We believe that this study has some strengths compared to previous observations. First, we have investigated drug-naive PD patients in a very early stage of disease. Second, we have used a validated pain PD scale (i.e., KPP) to rule out the presence of PD related pain in our patients. Third, we randomly stimulated patients on the side of the body more or less severely affected, to partially overcome the confounding effect of a possible PD peripheral counterpart (Donadio et al., 2016; Nolano et al., 2008) on the perception of experimental stimulations. Our patients have not been explored for the presence of cutaneous denervation as previously observed in PD patients (Donadio et al., 2016; Nolano et al., 2008). However, a peripheral deafferention due to somatic small fiber loss has not been yet accurately examined in early, drug-naive PD patients, and to our knowledge, only one study (Nolano et al., 2008) has examined the cutaneous denervation in a small number (n = 4) of patients not taking any dopaminergic treatment.
In conclusion, central pain processing may be disrupted even in early, pain-free, drug-naïve PD patients.

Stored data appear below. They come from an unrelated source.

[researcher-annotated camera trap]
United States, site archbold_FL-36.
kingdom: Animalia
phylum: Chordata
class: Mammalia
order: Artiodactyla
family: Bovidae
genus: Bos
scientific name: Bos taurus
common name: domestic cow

We believe that the comprehension of pain-related mechanisms may improve the clinical approach and therapeutic management of this disabling non-motor symptom. Future longitudinal, multimodal imaging studies are needed to clarify the progression of structural and functional changes underlying pain symptoms in PD.
CONFLICT OF INTEREST
The authors declare that they have no conflict of interest with the content of this article.